Freddie Gray Case: Judge Allows Malicious Prosecution Lawsuit Against Mosby to Proceed

A federal judge is allowing key parts of a lawsuit against Baltimore State's Attorney Marilyn J. Mosby, brought by five of the six police officers charged in the death of Freddie Gray, to move forward.

A federal judge is allowing key parts of a lawsuit against Baltimore State's Attorney Marilyn J. Mosby, brought by five of the six police officers charged in the death of Freddie Gray, to move forward, reports the Baltimore Sun.

U.S. District Judge Marvin J. Garbis ruled that claims including malicious prosecution, defamation, and invasion of privacy can move forward against Mosby and Baltimore City Assistant Sheriff Samuel Cogen, who wrote the statement of probable cause.

Mosby's attorneys had said she has absolute prosecutorial immunity from actions taken as a state's attorney.

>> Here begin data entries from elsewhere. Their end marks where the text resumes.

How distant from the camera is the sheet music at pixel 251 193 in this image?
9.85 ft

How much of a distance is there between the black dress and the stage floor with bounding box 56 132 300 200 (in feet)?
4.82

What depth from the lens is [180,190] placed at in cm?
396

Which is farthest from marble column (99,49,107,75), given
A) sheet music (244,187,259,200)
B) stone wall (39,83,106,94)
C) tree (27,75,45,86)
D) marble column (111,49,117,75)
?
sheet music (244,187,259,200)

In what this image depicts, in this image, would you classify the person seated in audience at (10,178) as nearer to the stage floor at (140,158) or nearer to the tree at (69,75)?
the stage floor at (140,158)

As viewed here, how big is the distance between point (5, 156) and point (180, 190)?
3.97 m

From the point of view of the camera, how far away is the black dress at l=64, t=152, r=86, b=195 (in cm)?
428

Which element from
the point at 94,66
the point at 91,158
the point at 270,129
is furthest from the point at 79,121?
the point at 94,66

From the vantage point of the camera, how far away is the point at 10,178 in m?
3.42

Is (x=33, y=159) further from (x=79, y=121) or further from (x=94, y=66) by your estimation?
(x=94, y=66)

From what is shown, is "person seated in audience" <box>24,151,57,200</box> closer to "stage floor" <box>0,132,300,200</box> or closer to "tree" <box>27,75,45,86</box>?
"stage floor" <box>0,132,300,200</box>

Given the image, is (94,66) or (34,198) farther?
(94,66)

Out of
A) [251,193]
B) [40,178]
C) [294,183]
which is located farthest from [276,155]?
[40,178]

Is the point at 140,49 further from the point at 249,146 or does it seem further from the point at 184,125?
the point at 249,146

But Garbis noted that her office has said it conducted an independent investigation.

"Plaintiffs' malicious prosecution claims relate to her actions when functioning as an investigator and not as a prosecutor," Garbis wrote.

Other counts, such as false arrest, false imprisonment and abuse of process, were dismissed, as Garbis had signaled he would do at an October hearing. All claims against the state were also dismissed.

Three of the officers charged in the April 2015 arrest and death of Gray were found not guilty of all charges by a judge, and prosecutors dropped charges against the remaining three officers last July.

David Ellin, an attorney representing Lt. Brian Rice, said that barring a reversal on appeal, the ruling means the officers' attorneys will begin the discovery stage, which includes deposing Mosby and others involved in the investigation.

Ellin said he expected that Mosby's attorneys will appeal. He said he wouldn't be surprised if the case reached the U.S. Supreme Court because of the questions it poses for prosecutors who take a more active role in investigations.